■ THE DATA:

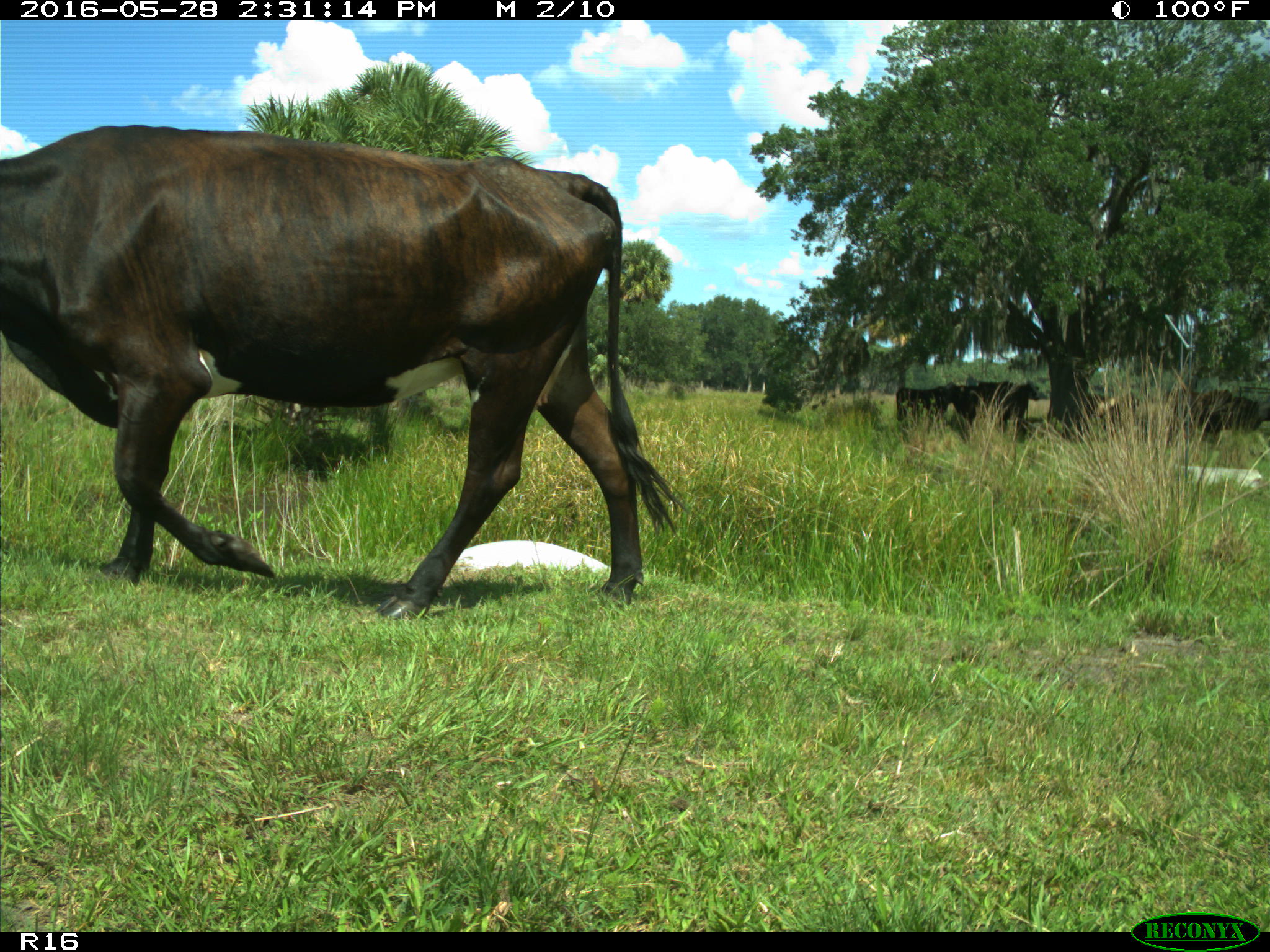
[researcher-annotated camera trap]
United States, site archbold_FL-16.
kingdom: Animalia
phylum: Chordata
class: Mammalia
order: Artiodactyla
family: Bovidae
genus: Bos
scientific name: Bos taurus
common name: domestic cow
Bos taurus (domestic cow).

■ WHAT IS REQUIRED:
Write the listing out exactly, apart from its pictures.

■ COMPLETED TASK:
[researcher-annotated camera trap]
United States, site archbold_FL-16.
kingdom: Animalia
phylum: Chordata
class: Mammalia
order: Artiodactyla
family: Bovidae
genus: Bos
scientific name: Bos taurus
common name: domestic cow
Bos taurus (domestic cow).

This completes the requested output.